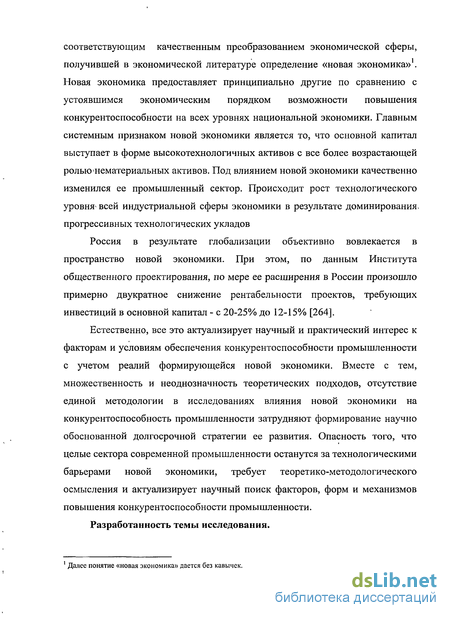 соответствующим качественным преобразованием экономической сферы, получившей в экономической литературе определение «новая экономика»$^1$. Новая экономика предоставляет принципиально другие по сравнению с устоявшимся экономическим порядком возможности повышения конкурентоспособности на всех уровнях национальной экономики. Главным системным признаком новой экономики является то, что основной капитал выступает в форме высокотехнологичных активов с все более возрастающей ролью нематериальных активов. Под влиянием новой экономики качественно изменился ее промышленный сектор. Происходит рост технологического уровня всей индустриальной сферы экономики в результате доминирования прогрессивных технологических укладов

Россия в результате глобализации объективно вовлекается в пространство новой экономики. При этом, по данным Института общественного проектирования, по мере ее расширения в России произошло примерно двукратное снижение рентабельности проектов, требующих инвестиций в основной капитал - с 20-25% до 12-15% [264].

Естественно, все это актуализирует научный и практический интерес к факторам и условиям обеспечения конкурентоспособности промышленности с учетом реалий формирующейся новой экономики. Вместе с тем, множественность и неоднозначность теоретических подходов, отсутствие единой методологии в исследованиях влияния новой экономики на конкурентоспособность промышленности затрудняют формирование научно обоснованной долгосрочной стратегии ее развития. Опасность того, что целые сектора современной промышленности останутся за технологическими барьерами новой экономики, требует теоретико-методологического осмысления и актуализирует научный поиск факторов, форм и механизмов повышения конкурентоспособности промышленности.

Разработанность темы исследования.

$^1$ Далее понятие «новая экономика» дается без кавычек.

dsLib.net
библиотека диссертаций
□ □ □ □
Goal of the exercise —
Your answer must consist only of the lines from the one with "дается без кавычек." through the final line of the entries, each retyped exactly.

Completed exercise —
$^1$ Далее понятие «новая экономика» дается без кавычек.

dsLib.net
библиотека диссертаций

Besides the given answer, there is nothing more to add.